My eyes drop, locking onto his very well-endowed manhood that hangs low between said thighs.
Why am I staring?
I squeeze my eyes shut, flinging my hands out as I spin around.
“I’m so sorry!”
“What the fuck?” His booming voice echoes off the walls of the room as I blindly scramble to exit, tripping in the process and landing in a heap on the hard floor. A sharp pain shoots through my knee. Suddenly, his warm hands are on my arms, helping me back to my feet.
Oh god, please have the towel back on. Please, please, please.
Slowly, I turn to look at him, my face flaming with embarrassment.
“Why are you in my bedroom, Miss Emmert?”
I’m too shocked to answer him, so instead of explaining, my eyes bulge.
“You know my name?” He crooks a brow at me, and I shake my head. “Sorry, Beth asked me to come here, and have you sign uh—” I look around and see the papers still on the floor. Dropping to my hands and knees, I crawl around to pick them up. “This contract.”
“Is that right?”
I sit back on my heels, papers in hand, and look up at Alexander Snow.
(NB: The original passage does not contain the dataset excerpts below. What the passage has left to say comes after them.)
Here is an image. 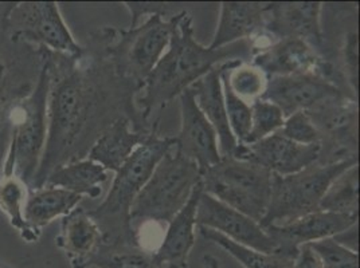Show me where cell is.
<instances>
[{
	"label": "cell",
	"mask_w": 360,
	"mask_h": 268,
	"mask_svg": "<svg viewBox=\"0 0 360 268\" xmlns=\"http://www.w3.org/2000/svg\"><path fill=\"white\" fill-rule=\"evenodd\" d=\"M91 46L90 58L86 50L79 58L63 55L60 75L51 70L47 137L34 189L42 188L56 168L86 159L94 141L116 119H131L136 132L143 133L159 128V122L141 117L136 107L140 88L117 75L94 34Z\"/></svg>",
	"instance_id": "1"
},
{
	"label": "cell",
	"mask_w": 360,
	"mask_h": 268,
	"mask_svg": "<svg viewBox=\"0 0 360 268\" xmlns=\"http://www.w3.org/2000/svg\"><path fill=\"white\" fill-rule=\"evenodd\" d=\"M253 46L250 41L212 50L200 45L195 38L194 20L187 11L174 15V26L163 57L156 63L136 97V107L150 123L153 114L160 113L175 98H179L198 79L214 67L230 60L250 62Z\"/></svg>",
	"instance_id": "2"
},
{
	"label": "cell",
	"mask_w": 360,
	"mask_h": 268,
	"mask_svg": "<svg viewBox=\"0 0 360 268\" xmlns=\"http://www.w3.org/2000/svg\"><path fill=\"white\" fill-rule=\"evenodd\" d=\"M172 147L174 137H163L155 129L116 172L104 201L89 212L104 234V246L141 247L131 224V207L156 165Z\"/></svg>",
	"instance_id": "3"
},
{
	"label": "cell",
	"mask_w": 360,
	"mask_h": 268,
	"mask_svg": "<svg viewBox=\"0 0 360 268\" xmlns=\"http://www.w3.org/2000/svg\"><path fill=\"white\" fill-rule=\"evenodd\" d=\"M199 166L174 149L168 150L136 196L131 224L137 236L147 223L168 224L200 184Z\"/></svg>",
	"instance_id": "4"
},
{
	"label": "cell",
	"mask_w": 360,
	"mask_h": 268,
	"mask_svg": "<svg viewBox=\"0 0 360 268\" xmlns=\"http://www.w3.org/2000/svg\"><path fill=\"white\" fill-rule=\"evenodd\" d=\"M172 26L174 15H150L134 29L103 27L94 36L117 75L141 89L169 45Z\"/></svg>",
	"instance_id": "5"
},
{
	"label": "cell",
	"mask_w": 360,
	"mask_h": 268,
	"mask_svg": "<svg viewBox=\"0 0 360 268\" xmlns=\"http://www.w3.org/2000/svg\"><path fill=\"white\" fill-rule=\"evenodd\" d=\"M359 157L321 164L315 163L289 176H271L269 207L259 225H283L320 210V201L332 181L354 165Z\"/></svg>",
	"instance_id": "6"
},
{
	"label": "cell",
	"mask_w": 360,
	"mask_h": 268,
	"mask_svg": "<svg viewBox=\"0 0 360 268\" xmlns=\"http://www.w3.org/2000/svg\"><path fill=\"white\" fill-rule=\"evenodd\" d=\"M35 89L18 106L16 122L7 161L6 176H15L31 185L41 164L47 137V104L51 86L53 58H46Z\"/></svg>",
	"instance_id": "7"
},
{
	"label": "cell",
	"mask_w": 360,
	"mask_h": 268,
	"mask_svg": "<svg viewBox=\"0 0 360 268\" xmlns=\"http://www.w3.org/2000/svg\"><path fill=\"white\" fill-rule=\"evenodd\" d=\"M271 176L261 165L222 157L202 173L200 184L205 194L261 223L269 207Z\"/></svg>",
	"instance_id": "8"
},
{
	"label": "cell",
	"mask_w": 360,
	"mask_h": 268,
	"mask_svg": "<svg viewBox=\"0 0 360 268\" xmlns=\"http://www.w3.org/2000/svg\"><path fill=\"white\" fill-rule=\"evenodd\" d=\"M10 19L11 27H15L14 39L39 43L72 58H79L85 53V48L77 43L54 1L19 4L14 7Z\"/></svg>",
	"instance_id": "9"
},
{
	"label": "cell",
	"mask_w": 360,
	"mask_h": 268,
	"mask_svg": "<svg viewBox=\"0 0 360 268\" xmlns=\"http://www.w3.org/2000/svg\"><path fill=\"white\" fill-rule=\"evenodd\" d=\"M250 63L268 78L316 73L340 85V70H336L330 60L320 55L309 43L296 38L255 47Z\"/></svg>",
	"instance_id": "10"
},
{
	"label": "cell",
	"mask_w": 360,
	"mask_h": 268,
	"mask_svg": "<svg viewBox=\"0 0 360 268\" xmlns=\"http://www.w3.org/2000/svg\"><path fill=\"white\" fill-rule=\"evenodd\" d=\"M320 1L265 3L264 34L271 42L286 38L305 41L324 57L326 36L321 25Z\"/></svg>",
	"instance_id": "11"
},
{
	"label": "cell",
	"mask_w": 360,
	"mask_h": 268,
	"mask_svg": "<svg viewBox=\"0 0 360 268\" xmlns=\"http://www.w3.org/2000/svg\"><path fill=\"white\" fill-rule=\"evenodd\" d=\"M339 97L351 95L336 82L323 75L311 73L270 76L261 100L278 106L286 119L297 112H309L316 106Z\"/></svg>",
	"instance_id": "12"
},
{
	"label": "cell",
	"mask_w": 360,
	"mask_h": 268,
	"mask_svg": "<svg viewBox=\"0 0 360 268\" xmlns=\"http://www.w3.org/2000/svg\"><path fill=\"white\" fill-rule=\"evenodd\" d=\"M321 152L323 144L302 145L273 133L253 144H238L233 157L261 165L273 175L289 176L317 163Z\"/></svg>",
	"instance_id": "13"
},
{
	"label": "cell",
	"mask_w": 360,
	"mask_h": 268,
	"mask_svg": "<svg viewBox=\"0 0 360 268\" xmlns=\"http://www.w3.org/2000/svg\"><path fill=\"white\" fill-rule=\"evenodd\" d=\"M358 222L359 215L316 210L295 222L283 225H268L264 229L276 244L274 253L295 259L301 246L335 238L358 225Z\"/></svg>",
	"instance_id": "14"
},
{
	"label": "cell",
	"mask_w": 360,
	"mask_h": 268,
	"mask_svg": "<svg viewBox=\"0 0 360 268\" xmlns=\"http://www.w3.org/2000/svg\"><path fill=\"white\" fill-rule=\"evenodd\" d=\"M196 227L212 229L240 246L259 253H276L273 239L259 223L205 192L198 203Z\"/></svg>",
	"instance_id": "15"
},
{
	"label": "cell",
	"mask_w": 360,
	"mask_h": 268,
	"mask_svg": "<svg viewBox=\"0 0 360 268\" xmlns=\"http://www.w3.org/2000/svg\"><path fill=\"white\" fill-rule=\"evenodd\" d=\"M180 130L174 137V149L183 157L194 161L200 173L221 161L218 137L205 117L191 89L184 90L179 95Z\"/></svg>",
	"instance_id": "16"
},
{
	"label": "cell",
	"mask_w": 360,
	"mask_h": 268,
	"mask_svg": "<svg viewBox=\"0 0 360 268\" xmlns=\"http://www.w3.org/2000/svg\"><path fill=\"white\" fill-rule=\"evenodd\" d=\"M203 194L199 184L186 206L168 223L165 238L152 251L158 268H188V259L195 246L196 209Z\"/></svg>",
	"instance_id": "17"
},
{
	"label": "cell",
	"mask_w": 360,
	"mask_h": 268,
	"mask_svg": "<svg viewBox=\"0 0 360 268\" xmlns=\"http://www.w3.org/2000/svg\"><path fill=\"white\" fill-rule=\"evenodd\" d=\"M57 246L72 268H90L104 246V234L85 209H73L62 217Z\"/></svg>",
	"instance_id": "18"
},
{
	"label": "cell",
	"mask_w": 360,
	"mask_h": 268,
	"mask_svg": "<svg viewBox=\"0 0 360 268\" xmlns=\"http://www.w3.org/2000/svg\"><path fill=\"white\" fill-rule=\"evenodd\" d=\"M210 48H221L242 41H253L264 32L265 3L222 1Z\"/></svg>",
	"instance_id": "19"
},
{
	"label": "cell",
	"mask_w": 360,
	"mask_h": 268,
	"mask_svg": "<svg viewBox=\"0 0 360 268\" xmlns=\"http://www.w3.org/2000/svg\"><path fill=\"white\" fill-rule=\"evenodd\" d=\"M226 63L214 67L207 74L203 75L195 83H193L190 89L195 97L196 105L199 106L205 117L209 119L211 126L217 133L221 156L233 157L238 142L229 125L222 93L221 74Z\"/></svg>",
	"instance_id": "20"
},
{
	"label": "cell",
	"mask_w": 360,
	"mask_h": 268,
	"mask_svg": "<svg viewBox=\"0 0 360 268\" xmlns=\"http://www.w3.org/2000/svg\"><path fill=\"white\" fill-rule=\"evenodd\" d=\"M150 134L136 132L132 121L121 117L98 135L86 157L116 173Z\"/></svg>",
	"instance_id": "21"
},
{
	"label": "cell",
	"mask_w": 360,
	"mask_h": 268,
	"mask_svg": "<svg viewBox=\"0 0 360 268\" xmlns=\"http://www.w3.org/2000/svg\"><path fill=\"white\" fill-rule=\"evenodd\" d=\"M82 197L56 187H42L30 194L23 207V219L31 232L39 238L42 228L78 207Z\"/></svg>",
	"instance_id": "22"
},
{
	"label": "cell",
	"mask_w": 360,
	"mask_h": 268,
	"mask_svg": "<svg viewBox=\"0 0 360 268\" xmlns=\"http://www.w3.org/2000/svg\"><path fill=\"white\" fill-rule=\"evenodd\" d=\"M106 180L105 168L86 157L56 168L47 176L45 185L60 188L81 197L97 199L103 192L101 187Z\"/></svg>",
	"instance_id": "23"
},
{
	"label": "cell",
	"mask_w": 360,
	"mask_h": 268,
	"mask_svg": "<svg viewBox=\"0 0 360 268\" xmlns=\"http://www.w3.org/2000/svg\"><path fill=\"white\" fill-rule=\"evenodd\" d=\"M198 229L202 238L221 247L231 257H234L243 268H293L295 259L286 257L278 253H259L252 248L243 247L205 227H198Z\"/></svg>",
	"instance_id": "24"
},
{
	"label": "cell",
	"mask_w": 360,
	"mask_h": 268,
	"mask_svg": "<svg viewBox=\"0 0 360 268\" xmlns=\"http://www.w3.org/2000/svg\"><path fill=\"white\" fill-rule=\"evenodd\" d=\"M320 210L359 215V164L351 166L332 181L320 201Z\"/></svg>",
	"instance_id": "25"
},
{
	"label": "cell",
	"mask_w": 360,
	"mask_h": 268,
	"mask_svg": "<svg viewBox=\"0 0 360 268\" xmlns=\"http://www.w3.org/2000/svg\"><path fill=\"white\" fill-rule=\"evenodd\" d=\"M222 73L231 90L249 105L262 97L268 85V76L250 62H227Z\"/></svg>",
	"instance_id": "26"
},
{
	"label": "cell",
	"mask_w": 360,
	"mask_h": 268,
	"mask_svg": "<svg viewBox=\"0 0 360 268\" xmlns=\"http://www.w3.org/2000/svg\"><path fill=\"white\" fill-rule=\"evenodd\" d=\"M15 176L3 175L0 179V210H3L11 225L16 228L26 241H37L38 238L31 232L23 219V207L26 203V189Z\"/></svg>",
	"instance_id": "27"
},
{
	"label": "cell",
	"mask_w": 360,
	"mask_h": 268,
	"mask_svg": "<svg viewBox=\"0 0 360 268\" xmlns=\"http://www.w3.org/2000/svg\"><path fill=\"white\" fill-rule=\"evenodd\" d=\"M91 267L158 268L153 255L144 247H106L103 246Z\"/></svg>",
	"instance_id": "28"
},
{
	"label": "cell",
	"mask_w": 360,
	"mask_h": 268,
	"mask_svg": "<svg viewBox=\"0 0 360 268\" xmlns=\"http://www.w3.org/2000/svg\"><path fill=\"white\" fill-rule=\"evenodd\" d=\"M252 107V125L250 130L246 135L242 144H253L270 134L278 132L285 121V116L283 114L281 109L269 101L257 100Z\"/></svg>",
	"instance_id": "29"
},
{
	"label": "cell",
	"mask_w": 360,
	"mask_h": 268,
	"mask_svg": "<svg viewBox=\"0 0 360 268\" xmlns=\"http://www.w3.org/2000/svg\"><path fill=\"white\" fill-rule=\"evenodd\" d=\"M222 72H224V69H222ZM221 81H222V93H224V101H225L229 125H230V129L234 134L237 142L242 144L250 130L252 107L231 90L224 73L221 74Z\"/></svg>",
	"instance_id": "30"
},
{
	"label": "cell",
	"mask_w": 360,
	"mask_h": 268,
	"mask_svg": "<svg viewBox=\"0 0 360 268\" xmlns=\"http://www.w3.org/2000/svg\"><path fill=\"white\" fill-rule=\"evenodd\" d=\"M321 260L323 268H359L358 251L347 247L335 238L309 244Z\"/></svg>",
	"instance_id": "31"
},
{
	"label": "cell",
	"mask_w": 360,
	"mask_h": 268,
	"mask_svg": "<svg viewBox=\"0 0 360 268\" xmlns=\"http://www.w3.org/2000/svg\"><path fill=\"white\" fill-rule=\"evenodd\" d=\"M276 133L302 145L323 144V135L305 112H297L286 117L283 128Z\"/></svg>",
	"instance_id": "32"
},
{
	"label": "cell",
	"mask_w": 360,
	"mask_h": 268,
	"mask_svg": "<svg viewBox=\"0 0 360 268\" xmlns=\"http://www.w3.org/2000/svg\"><path fill=\"white\" fill-rule=\"evenodd\" d=\"M342 63H343V79L347 89L358 100L359 90V36L356 31H351L345 35L342 47Z\"/></svg>",
	"instance_id": "33"
},
{
	"label": "cell",
	"mask_w": 360,
	"mask_h": 268,
	"mask_svg": "<svg viewBox=\"0 0 360 268\" xmlns=\"http://www.w3.org/2000/svg\"><path fill=\"white\" fill-rule=\"evenodd\" d=\"M124 6L128 8L129 14H131V26L129 29H134L139 22L141 16L150 15H163L172 16L178 13H172L171 11V4H165V3H150V1H125Z\"/></svg>",
	"instance_id": "34"
},
{
	"label": "cell",
	"mask_w": 360,
	"mask_h": 268,
	"mask_svg": "<svg viewBox=\"0 0 360 268\" xmlns=\"http://www.w3.org/2000/svg\"><path fill=\"white\" fill-rule=\"evenodd\" d=\"M293 268H323L321 260L309 244L301 246L295 257Z\"/></svg>",
	"instance_id": "35"
},
{
	"label": "cell",
	"mask_w": 360,
	"mask_h": 268,
	"mask_svg": "<svg viewBox=\"0 0 360 268\" xmlns=\"http://www.w3.org/2000/svg\"><path fill=\"white\" fill-rule=\"evenodd\" d=\"M202 268H222L221 262L218 257L212 255H205L203 256V267Z\"/></svg>",
	"instance_id": "36"
},
{
	"label": "cell",
	"mask_w": 360,
	"mask_h": 268,
	"mask_svg": "<svg viewBox=\"0 0 360 268\" xmlns=\"http://www.w3.org/2000/svg\"><path fill=\"white\" fill-rule=\"evenodd\" d=\"M1 70H3V67H1V65H0V74H1Z\"/></svg>",
	"instance_id": "37"
}]
</instances>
He’s looking down at me, wearing nothing but a towel.
My eyes drop to the dirty blond hair peppering his chest and winding its way down his defined abs, calling attention to the chiseled V at the base of his stomach.
This man is a walking, talking thirst trap. Every fantasy about a sexy, dominating playboy has come to life before my very eyes, and here I am, kneeling at his feet while he’s practically naked.
“And here I thought Santa was just rewarding me for being extra good this year,” he says with a wry grin.